● What you need to do:
Copy the items below word for word, from the line containing "What quantity of" through the final line of the items, including both of those lines.

● Given entries:
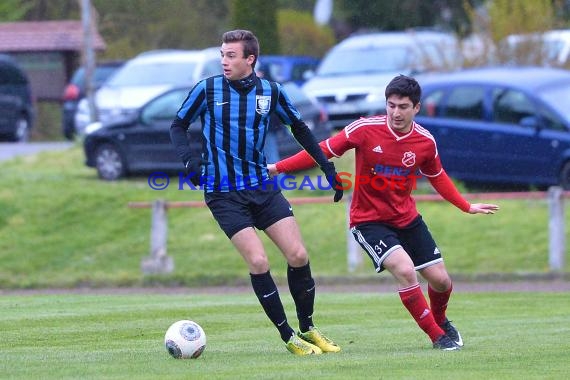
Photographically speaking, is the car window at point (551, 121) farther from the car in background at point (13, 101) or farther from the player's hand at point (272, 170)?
the car in background at point (13, 101)

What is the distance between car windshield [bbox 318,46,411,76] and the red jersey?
1692cm

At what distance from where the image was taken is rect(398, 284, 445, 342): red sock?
835cm

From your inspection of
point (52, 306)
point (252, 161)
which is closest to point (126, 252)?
point (52, 306)

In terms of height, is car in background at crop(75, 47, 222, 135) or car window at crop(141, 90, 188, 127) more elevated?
car window at crop(141, 90, 188, 127)

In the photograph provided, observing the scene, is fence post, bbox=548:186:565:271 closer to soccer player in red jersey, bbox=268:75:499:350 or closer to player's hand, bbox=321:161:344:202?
soccer player in red jersey, bbox=268:75:499:350

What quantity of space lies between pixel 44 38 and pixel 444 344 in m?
32.9

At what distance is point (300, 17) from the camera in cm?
4488

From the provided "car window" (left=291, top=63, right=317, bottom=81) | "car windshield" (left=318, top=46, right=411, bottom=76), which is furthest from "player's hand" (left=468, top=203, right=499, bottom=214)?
"car window" (left=291, top=63, right=317, bottom=81)

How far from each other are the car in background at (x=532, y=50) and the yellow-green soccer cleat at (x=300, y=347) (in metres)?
16.3

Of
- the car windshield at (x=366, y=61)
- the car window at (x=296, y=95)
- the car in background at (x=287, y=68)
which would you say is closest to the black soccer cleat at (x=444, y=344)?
the car window at (x=296, y=95)

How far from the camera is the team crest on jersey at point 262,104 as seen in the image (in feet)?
27.3

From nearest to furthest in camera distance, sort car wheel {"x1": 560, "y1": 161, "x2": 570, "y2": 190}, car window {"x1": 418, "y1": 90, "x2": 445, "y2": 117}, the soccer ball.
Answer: the soccer ball
car wheel {"x1": 560, "y1": 161, "x2": 570, "y2": 190}
car window {"x1": 418, "y1": 90, "x2": 445, "y2": 117}

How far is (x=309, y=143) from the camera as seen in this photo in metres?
8.45

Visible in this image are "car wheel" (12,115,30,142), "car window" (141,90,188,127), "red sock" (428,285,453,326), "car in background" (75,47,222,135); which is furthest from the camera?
"car wheel" (12,115,30,142)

● Complete response:
What quantity of space lies between pixel 44 38 and pixel 444 344 in m?
32.9

At what distance is point (300, 17) from the camera in cm?
4488

From the provided "car window" (left=291, top=63, right=317, bottom=81) | "car windshield" (left=318, top=46, right=411, bottom=76), which is furthest from "player's hand" (left=468, top=203, right=499, bottom=214)?
"car window" (left=291, top=63, right=317, bottom=81)

How far from each other are the car in background at (x=532, y=50) and the yellow-green soccer cleat at (x=300, y=347) (in metres)?
16.3

Of
- the car windshield at (x=366, y=61)
- the car window at (x=296, y=95)
- the car in background at (x=287, y=68)
which would you say is closest to the black soccer cleat at (x=444, y=344)?
the car window at (x=296, y=95)

How far from the camera is the team crest on jersey at point 262,104 as seen in the image (in feet)?
27.3

From nearest to furthest in camera distance, sort car wheel {"x1": 560, "y1": 161, "x2": 570, "y2": 190}, car window {"x1": 418, "y1": 90, "x2": 445, "y2": 117}, the soccer ball.
Answer: the soccer ball
car wheel {"x1": 560, "y1": 161, "x2": 570, "y2": 190}
car window {"x1": 418, "y1": 90, "x2": 445, "y2": 117}

How far is (x=309, y=143) from the camera as seen in this photo in metres?
8.45

Visible in this image are "car wheel" (12,115,30,142), "car window" (141,90,188,127), "red sock" (428,285,453,326), "car in background" (75,47,222,135); which is furthest from the camera?
"car wheel" (12,115,30,142)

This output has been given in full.